In stating the deliveries at an average of 4,500,000 lbs. for the next five months, we have taken this amount merely for the purpose of arriving at a conclusion. In case the deliveries of the months of February to June inclusive average, as is generally expected, 5,000,000 lbs. a month, the stocks at 1st July next will be under 12,200,000 lbs., or 3¾ million lbs. less than at the corresponding date.
We can but consider this a very healthy outlook, especially as it is simultaneous with the estimated decrease in the supply of China Tea, and the possibility that the shipments to the United Kingdom may not reach the estimate.

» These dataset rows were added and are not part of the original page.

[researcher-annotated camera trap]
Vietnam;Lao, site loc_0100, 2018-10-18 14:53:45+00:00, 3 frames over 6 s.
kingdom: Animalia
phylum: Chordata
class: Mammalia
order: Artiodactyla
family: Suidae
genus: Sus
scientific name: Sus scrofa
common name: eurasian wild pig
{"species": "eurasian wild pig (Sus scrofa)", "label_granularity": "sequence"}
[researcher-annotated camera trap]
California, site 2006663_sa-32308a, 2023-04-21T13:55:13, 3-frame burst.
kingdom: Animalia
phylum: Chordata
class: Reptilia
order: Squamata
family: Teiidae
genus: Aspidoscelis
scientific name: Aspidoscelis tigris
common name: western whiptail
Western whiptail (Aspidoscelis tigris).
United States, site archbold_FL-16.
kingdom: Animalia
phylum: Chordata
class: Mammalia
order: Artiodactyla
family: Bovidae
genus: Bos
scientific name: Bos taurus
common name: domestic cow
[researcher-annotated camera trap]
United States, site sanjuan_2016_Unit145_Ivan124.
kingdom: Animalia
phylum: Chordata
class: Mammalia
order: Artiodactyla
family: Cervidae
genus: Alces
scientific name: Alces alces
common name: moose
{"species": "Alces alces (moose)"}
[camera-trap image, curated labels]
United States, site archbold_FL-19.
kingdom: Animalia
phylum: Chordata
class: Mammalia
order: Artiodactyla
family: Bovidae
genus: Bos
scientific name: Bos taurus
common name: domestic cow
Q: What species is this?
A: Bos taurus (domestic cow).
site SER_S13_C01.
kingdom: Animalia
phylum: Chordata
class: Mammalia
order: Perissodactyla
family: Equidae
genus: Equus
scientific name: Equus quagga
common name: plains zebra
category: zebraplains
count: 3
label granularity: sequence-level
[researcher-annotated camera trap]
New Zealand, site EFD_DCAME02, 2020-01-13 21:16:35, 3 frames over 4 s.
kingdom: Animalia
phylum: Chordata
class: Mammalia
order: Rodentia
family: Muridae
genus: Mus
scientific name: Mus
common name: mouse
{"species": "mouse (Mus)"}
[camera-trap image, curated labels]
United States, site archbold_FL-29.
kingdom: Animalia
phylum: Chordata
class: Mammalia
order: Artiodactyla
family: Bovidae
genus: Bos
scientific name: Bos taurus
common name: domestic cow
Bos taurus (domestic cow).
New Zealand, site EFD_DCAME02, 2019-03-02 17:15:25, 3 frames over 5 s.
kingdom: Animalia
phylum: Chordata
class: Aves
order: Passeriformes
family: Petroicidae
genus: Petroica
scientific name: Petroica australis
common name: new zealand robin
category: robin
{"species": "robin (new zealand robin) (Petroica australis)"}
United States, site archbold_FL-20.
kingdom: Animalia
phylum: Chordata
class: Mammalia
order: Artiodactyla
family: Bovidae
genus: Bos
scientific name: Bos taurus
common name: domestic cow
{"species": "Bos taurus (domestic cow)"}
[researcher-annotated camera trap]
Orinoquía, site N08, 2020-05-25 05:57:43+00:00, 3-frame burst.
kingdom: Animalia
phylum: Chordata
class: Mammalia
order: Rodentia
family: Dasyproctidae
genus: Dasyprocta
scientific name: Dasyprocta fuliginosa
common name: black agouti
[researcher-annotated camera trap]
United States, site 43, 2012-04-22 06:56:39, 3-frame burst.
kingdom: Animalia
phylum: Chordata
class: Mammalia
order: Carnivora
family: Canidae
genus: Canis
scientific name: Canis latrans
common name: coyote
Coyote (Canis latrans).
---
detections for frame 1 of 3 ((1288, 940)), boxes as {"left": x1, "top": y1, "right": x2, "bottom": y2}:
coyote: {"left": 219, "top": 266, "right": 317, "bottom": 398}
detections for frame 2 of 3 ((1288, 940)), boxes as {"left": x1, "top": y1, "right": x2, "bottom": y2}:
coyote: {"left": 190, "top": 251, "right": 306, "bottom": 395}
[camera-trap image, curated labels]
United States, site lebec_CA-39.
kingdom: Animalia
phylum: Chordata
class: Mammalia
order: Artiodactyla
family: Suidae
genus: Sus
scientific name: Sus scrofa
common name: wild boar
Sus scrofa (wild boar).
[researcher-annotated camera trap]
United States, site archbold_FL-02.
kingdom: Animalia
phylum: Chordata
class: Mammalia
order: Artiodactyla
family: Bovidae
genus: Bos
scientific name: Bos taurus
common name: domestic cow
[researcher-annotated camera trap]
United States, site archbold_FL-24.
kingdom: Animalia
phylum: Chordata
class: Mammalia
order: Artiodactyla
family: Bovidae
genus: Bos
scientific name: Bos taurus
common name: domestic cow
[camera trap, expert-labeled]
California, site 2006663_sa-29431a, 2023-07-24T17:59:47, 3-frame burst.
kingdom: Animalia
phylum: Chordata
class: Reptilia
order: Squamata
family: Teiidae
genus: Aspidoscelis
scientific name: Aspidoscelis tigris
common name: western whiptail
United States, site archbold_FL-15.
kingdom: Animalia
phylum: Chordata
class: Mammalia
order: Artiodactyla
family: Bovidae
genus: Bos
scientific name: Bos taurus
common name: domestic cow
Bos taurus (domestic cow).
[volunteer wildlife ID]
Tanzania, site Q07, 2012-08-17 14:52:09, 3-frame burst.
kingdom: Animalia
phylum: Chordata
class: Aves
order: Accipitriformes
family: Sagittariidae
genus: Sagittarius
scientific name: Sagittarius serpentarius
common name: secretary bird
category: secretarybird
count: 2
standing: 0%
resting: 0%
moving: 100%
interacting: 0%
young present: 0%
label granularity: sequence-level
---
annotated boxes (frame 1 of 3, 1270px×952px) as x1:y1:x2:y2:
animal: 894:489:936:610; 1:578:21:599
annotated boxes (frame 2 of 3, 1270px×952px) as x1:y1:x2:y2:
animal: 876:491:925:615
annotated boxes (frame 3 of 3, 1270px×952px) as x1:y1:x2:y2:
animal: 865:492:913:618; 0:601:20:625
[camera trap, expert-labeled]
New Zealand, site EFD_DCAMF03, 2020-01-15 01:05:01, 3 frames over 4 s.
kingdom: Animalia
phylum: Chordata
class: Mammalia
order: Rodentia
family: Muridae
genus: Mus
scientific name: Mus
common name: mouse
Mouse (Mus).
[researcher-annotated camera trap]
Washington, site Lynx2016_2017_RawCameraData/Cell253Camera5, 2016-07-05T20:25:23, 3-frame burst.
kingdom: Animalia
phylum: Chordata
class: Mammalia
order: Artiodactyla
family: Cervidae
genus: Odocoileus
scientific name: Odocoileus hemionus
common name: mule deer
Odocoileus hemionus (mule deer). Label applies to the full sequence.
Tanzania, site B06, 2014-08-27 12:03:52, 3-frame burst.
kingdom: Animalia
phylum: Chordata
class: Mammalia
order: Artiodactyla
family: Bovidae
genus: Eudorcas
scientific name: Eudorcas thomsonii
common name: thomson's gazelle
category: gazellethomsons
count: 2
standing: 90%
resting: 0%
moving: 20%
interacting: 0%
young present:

With respect to the latter contingency, we must recollect that new markets are being rapidly developed for Indian Tea. Australia, America, and other parts than the United Kingdom took over three million pounds from 1st May to 31st December last year, compared with less than a third of that quantity shipped thence from India in the corresponding period of 1881. A continuance of this rapid rate of outside demand would considerably curtail our supply, and develope the growing Indian industry.
Gow and Wilson,
19, Little Tower Street, London, E.C.
The diagram omitted shows as follows: it gives the results quarterly, I only give them yearly in millions of pounds.
CONSUMPTION OF CHINA AND INDIAN TEAS IN THE UNITED KINGDOM FOR THE LAST FIVE YEARS.
| 1878. | 1879. | 1880. | 1881. | 1882. | ||
| China | 128½ | 125¼ | 114½ | 111¼ | 114 | All are Millions of Pounds. |
| Indian | 36 | 35½ | 43¾ | 48½ | 51½ | |
| Totals. | 164½ | 160¾ | 158¼ | 159¾ | 165½ |
Thus, while China Tea consumption has decreased in five years by fourteen and a-half millions of pounds, Indian has increased by fifteen and a-half millions!
It must be remembered that the former table given at page [194] deals with imports, this with consumption, and thus the difference in the figures.
The following extract from the Tea Gazette (January, 1883) is interesting in a statistical point of view:—
The exports to Australia (which, as it is well known, have increased more than twenty-fold in six years) now occupy a position only second to that of the United Kingdom; and if the P. and O. Company would see its own interest, it would facilitate by every means in its power so important a development of a great industry.